The language of the act is ill-suited to dealing with broad threats. For instance, the ESA says that animals should be protected if they face extinction in the “foreseeable future.” Does that cover the loss of habitat due to ice sheets at the North Pole that are expected to disappear by 2050? The FWS apparently thought so when it listed the polar bear in 2008. (The FWS, along with the National Oceanic and Atmospheric Administration Fisheries, maintains the list.) But the agency subsequently rejected the northern walrus, even though it is threatened by the same loss of polar habitat. It also denied protection to the wolverine, which requires mountaintop snow all year round, and the pika, a high alpine mammal threatened by warming temperatures.
This apparent arbitrariness has undermined confidence in the ESA. To make designations more consistent in fact and appearance, regulators should establish clear, specific and objective criteria for determining whether a species warrants protection, says Ya-Wei Li, a computer engineer and lawyer who is Male’s partner at the think tank. That would make it easier to convince farmers, ranchers and developers, whose pocketbooks often get hit when a species is listed, to trust that conservationists aren’t putting their fingers on the scales. “There are no if/then statements in the act,” Li says. “It’s always a case-by-case determination. And the fact that it’s case-by-case is, in many cases, the heart of the problem.”
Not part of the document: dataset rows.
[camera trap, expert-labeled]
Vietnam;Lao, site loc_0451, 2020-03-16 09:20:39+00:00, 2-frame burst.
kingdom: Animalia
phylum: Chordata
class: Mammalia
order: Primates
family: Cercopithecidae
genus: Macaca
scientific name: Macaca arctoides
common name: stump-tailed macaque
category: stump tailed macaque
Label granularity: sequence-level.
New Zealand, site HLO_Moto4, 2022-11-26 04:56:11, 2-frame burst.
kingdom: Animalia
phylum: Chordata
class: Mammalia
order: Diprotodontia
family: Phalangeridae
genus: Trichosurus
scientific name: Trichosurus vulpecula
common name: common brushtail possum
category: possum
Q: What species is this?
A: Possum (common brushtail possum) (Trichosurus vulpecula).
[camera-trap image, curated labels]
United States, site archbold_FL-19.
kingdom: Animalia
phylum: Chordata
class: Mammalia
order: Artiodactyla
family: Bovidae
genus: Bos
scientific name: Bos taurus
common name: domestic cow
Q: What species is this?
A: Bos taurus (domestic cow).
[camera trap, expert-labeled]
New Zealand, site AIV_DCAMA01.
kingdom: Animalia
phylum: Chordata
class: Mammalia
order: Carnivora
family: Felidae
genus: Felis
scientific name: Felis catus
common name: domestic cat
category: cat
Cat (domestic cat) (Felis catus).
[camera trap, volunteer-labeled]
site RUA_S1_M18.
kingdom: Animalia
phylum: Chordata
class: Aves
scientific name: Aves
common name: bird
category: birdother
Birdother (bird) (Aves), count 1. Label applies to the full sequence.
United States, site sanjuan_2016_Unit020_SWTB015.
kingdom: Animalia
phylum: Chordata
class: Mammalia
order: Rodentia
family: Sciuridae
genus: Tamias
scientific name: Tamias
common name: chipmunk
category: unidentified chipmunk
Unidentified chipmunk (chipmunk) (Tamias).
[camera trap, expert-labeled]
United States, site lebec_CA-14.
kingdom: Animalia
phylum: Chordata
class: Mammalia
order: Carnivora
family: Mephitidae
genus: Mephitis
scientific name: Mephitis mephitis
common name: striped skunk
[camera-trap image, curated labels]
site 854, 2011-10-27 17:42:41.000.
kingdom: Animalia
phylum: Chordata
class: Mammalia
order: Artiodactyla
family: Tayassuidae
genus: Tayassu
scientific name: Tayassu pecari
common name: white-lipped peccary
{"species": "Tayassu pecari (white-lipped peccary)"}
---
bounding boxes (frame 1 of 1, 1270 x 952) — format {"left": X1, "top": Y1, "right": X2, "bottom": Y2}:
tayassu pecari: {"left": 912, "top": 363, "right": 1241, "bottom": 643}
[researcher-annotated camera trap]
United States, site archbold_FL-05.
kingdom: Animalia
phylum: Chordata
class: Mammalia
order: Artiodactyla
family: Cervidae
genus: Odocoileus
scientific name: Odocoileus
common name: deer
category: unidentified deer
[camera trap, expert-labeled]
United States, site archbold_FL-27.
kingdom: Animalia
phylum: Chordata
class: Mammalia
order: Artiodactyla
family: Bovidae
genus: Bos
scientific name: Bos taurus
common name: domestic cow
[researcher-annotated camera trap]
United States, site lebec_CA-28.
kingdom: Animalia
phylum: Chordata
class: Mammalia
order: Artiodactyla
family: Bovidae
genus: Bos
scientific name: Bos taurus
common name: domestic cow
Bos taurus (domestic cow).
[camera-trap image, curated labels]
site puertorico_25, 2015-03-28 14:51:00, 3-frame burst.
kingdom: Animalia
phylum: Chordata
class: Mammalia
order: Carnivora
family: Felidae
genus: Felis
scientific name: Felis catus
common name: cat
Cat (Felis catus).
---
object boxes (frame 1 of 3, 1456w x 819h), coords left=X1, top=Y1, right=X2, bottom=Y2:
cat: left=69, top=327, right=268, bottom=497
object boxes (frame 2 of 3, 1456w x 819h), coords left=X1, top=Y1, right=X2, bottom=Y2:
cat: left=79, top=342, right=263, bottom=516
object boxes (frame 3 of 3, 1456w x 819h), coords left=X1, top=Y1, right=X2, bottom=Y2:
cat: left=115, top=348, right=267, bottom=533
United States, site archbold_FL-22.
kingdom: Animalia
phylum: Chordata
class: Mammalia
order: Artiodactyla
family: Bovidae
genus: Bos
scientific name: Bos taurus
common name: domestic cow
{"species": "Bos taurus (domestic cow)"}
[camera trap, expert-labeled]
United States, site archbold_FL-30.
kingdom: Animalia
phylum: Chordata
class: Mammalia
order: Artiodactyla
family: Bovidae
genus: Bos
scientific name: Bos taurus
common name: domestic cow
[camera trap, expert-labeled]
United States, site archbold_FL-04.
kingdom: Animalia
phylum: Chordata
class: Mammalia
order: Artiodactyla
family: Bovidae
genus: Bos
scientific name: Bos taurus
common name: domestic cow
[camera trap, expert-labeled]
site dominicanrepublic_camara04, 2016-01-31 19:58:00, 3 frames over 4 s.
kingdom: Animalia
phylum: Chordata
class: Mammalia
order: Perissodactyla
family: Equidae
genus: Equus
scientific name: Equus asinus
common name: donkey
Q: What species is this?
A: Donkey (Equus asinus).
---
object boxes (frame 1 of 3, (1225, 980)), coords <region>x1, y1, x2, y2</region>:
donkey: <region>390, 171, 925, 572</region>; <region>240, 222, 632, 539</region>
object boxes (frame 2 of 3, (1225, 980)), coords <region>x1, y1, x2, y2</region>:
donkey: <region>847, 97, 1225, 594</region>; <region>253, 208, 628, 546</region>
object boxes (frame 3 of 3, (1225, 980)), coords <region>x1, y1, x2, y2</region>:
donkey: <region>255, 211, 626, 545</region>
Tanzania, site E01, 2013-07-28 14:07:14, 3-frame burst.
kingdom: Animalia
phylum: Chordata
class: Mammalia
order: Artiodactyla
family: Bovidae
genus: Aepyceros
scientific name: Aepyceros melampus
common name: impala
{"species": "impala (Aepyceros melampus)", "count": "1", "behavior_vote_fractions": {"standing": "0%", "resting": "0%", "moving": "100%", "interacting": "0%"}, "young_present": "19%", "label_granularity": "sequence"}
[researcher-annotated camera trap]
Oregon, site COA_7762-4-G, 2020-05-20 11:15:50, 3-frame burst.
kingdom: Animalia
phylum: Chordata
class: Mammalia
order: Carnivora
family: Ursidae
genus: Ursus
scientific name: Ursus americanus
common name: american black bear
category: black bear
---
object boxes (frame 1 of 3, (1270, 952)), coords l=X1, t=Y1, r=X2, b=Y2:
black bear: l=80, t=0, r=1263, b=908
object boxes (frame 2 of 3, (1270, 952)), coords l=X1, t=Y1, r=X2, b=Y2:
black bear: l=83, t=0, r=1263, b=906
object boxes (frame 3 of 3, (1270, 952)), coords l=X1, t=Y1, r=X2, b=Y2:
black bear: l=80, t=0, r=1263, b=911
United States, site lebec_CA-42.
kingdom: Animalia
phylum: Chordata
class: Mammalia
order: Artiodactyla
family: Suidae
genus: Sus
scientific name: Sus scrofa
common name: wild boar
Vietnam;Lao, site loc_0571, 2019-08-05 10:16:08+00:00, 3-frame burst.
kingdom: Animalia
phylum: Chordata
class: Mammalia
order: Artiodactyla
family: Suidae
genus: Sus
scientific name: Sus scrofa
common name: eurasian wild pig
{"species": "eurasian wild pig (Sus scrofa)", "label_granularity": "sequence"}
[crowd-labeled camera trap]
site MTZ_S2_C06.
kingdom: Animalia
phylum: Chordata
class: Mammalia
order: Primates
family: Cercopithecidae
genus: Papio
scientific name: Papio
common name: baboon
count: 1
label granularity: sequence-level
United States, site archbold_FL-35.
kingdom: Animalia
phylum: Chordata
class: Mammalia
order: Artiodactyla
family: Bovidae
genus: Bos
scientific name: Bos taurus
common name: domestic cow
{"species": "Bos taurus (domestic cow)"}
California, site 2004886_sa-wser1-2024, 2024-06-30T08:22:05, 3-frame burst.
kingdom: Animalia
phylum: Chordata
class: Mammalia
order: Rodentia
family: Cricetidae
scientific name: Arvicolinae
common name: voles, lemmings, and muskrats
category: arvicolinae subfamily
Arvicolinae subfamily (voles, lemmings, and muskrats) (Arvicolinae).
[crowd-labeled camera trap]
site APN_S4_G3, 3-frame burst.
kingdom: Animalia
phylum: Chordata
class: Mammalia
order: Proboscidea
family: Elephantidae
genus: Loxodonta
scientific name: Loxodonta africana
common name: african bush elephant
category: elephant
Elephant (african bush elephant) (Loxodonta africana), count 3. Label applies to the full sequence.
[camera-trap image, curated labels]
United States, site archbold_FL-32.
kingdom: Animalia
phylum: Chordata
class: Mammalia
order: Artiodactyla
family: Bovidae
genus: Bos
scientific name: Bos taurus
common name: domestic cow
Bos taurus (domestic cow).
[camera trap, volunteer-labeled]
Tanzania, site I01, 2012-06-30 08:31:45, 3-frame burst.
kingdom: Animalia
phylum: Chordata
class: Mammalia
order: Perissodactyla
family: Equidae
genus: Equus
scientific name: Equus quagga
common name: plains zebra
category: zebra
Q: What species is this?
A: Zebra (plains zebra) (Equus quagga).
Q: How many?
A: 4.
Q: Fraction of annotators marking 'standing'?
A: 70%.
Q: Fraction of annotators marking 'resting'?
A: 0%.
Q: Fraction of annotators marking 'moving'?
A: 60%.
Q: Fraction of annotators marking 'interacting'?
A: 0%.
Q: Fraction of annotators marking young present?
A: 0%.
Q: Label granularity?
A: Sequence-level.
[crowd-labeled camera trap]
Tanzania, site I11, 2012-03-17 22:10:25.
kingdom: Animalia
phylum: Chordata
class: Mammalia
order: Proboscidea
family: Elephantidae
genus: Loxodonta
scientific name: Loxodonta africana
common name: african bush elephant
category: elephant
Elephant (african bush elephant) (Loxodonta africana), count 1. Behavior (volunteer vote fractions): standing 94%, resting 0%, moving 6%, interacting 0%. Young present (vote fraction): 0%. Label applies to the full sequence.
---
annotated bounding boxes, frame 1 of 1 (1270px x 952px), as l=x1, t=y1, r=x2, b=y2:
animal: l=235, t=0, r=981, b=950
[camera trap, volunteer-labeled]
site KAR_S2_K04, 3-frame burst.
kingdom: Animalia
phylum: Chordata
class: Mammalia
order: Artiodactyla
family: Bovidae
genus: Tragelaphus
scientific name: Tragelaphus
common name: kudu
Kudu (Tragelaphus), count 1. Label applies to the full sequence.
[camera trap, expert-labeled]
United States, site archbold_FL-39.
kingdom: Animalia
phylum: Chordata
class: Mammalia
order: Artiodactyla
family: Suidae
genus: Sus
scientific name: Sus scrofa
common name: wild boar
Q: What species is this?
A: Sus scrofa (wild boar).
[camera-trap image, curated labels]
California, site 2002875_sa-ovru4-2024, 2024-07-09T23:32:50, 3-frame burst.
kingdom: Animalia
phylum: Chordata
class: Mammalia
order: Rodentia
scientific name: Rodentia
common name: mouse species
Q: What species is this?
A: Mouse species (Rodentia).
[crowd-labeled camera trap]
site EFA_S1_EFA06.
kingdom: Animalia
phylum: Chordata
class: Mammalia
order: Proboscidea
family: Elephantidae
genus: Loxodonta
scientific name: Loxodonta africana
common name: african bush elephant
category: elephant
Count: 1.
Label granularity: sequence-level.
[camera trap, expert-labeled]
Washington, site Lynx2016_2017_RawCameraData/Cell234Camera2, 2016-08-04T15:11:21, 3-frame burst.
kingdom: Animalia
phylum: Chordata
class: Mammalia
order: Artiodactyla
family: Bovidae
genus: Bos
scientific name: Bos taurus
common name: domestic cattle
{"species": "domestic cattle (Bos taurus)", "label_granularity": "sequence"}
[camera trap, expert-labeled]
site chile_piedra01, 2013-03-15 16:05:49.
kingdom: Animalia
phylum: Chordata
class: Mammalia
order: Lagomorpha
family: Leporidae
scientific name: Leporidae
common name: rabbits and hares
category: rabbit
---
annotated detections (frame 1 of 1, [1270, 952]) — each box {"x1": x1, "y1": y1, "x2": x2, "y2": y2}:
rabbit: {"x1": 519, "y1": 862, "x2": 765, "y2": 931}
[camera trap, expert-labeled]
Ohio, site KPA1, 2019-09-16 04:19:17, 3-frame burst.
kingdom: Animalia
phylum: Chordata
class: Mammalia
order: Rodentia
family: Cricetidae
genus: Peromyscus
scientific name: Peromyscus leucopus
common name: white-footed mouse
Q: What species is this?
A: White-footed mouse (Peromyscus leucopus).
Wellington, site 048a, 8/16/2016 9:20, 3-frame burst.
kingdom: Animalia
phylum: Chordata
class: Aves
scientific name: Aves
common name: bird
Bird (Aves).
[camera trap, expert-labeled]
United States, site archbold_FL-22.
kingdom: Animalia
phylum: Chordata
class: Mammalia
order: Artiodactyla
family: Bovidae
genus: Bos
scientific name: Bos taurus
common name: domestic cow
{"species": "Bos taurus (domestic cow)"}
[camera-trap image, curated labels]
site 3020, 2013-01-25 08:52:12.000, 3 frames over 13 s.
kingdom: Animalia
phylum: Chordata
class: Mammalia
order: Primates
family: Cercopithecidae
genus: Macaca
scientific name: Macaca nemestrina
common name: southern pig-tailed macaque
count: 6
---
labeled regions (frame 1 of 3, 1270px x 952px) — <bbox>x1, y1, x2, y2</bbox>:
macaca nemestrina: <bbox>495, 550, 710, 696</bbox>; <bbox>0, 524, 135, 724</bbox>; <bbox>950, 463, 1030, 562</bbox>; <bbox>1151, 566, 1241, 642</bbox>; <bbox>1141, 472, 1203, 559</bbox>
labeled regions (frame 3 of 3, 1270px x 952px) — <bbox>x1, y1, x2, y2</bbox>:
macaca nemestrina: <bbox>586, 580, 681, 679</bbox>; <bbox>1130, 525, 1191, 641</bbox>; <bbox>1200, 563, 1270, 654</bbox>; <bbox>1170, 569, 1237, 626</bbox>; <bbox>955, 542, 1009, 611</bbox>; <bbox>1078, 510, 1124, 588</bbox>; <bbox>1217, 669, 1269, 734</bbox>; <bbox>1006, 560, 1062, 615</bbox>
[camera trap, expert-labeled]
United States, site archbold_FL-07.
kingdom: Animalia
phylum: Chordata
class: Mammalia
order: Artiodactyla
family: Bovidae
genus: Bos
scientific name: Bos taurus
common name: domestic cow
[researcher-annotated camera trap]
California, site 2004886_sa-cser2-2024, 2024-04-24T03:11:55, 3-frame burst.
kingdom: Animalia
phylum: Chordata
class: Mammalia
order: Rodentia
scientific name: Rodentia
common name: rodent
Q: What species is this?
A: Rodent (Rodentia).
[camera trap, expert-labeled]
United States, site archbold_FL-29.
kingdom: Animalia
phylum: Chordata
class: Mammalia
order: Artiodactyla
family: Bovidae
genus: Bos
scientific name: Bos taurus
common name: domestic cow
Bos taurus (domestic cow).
To further win over landowners, Li proposes putting them on the payroll as stewards of listed animals and plants. The federal government currently pays farmers to preserve topsoil; why not pay them to preserve animals? The more endangered frogs on the farm thrive, the more money the farmer gets in subsidies. Rather than hunting down endangered animals on their land, farmers and ranchers might even start lobbying to have new animals listed.
More than half of the roughly1,600 species on the endangered species list are plants, and extending payment schemes to protect them would help plug a big conservation gap. But scant money is available, and rules are often flouted. For instance, it is legal to kill listed plants “by accident.” Just a few million dollars could save scores of endangered Hawaiian plants, or the whitebark pine, a western tree that was denied a listing due solely to lack of funds, says Li.
The final step is to do a better job of enforcing compliance with the ESA by bringing monitoring into the information age. Regulators currently rely too much on visual inspections and other low-tech methods that are easily circumvented or blocked. When Li worked at Defenders of Wildlife, an environmental watchdog group, he used images from Landsat and Google Earth to catch oil drillers in west Texas working illegally on the protected habitat of the dunes sagebrush lizard.
A big reason why the ESA is still so popular, despite its problems, is that it taps into a near-universal value: No one wants to kill an animal that’s near extinction. To avoid partisanship, people on all sides need to be active participants in protecting species. Maybe environmentalists should stop thinking like activists and start thinking like engineers, says Male. “Engineers are constantly open to tinkering. Everything we do, there is a way to do it better. The planet’s changing really fast. Who’s focused on making sure that conservation changes at the speed of the planet?”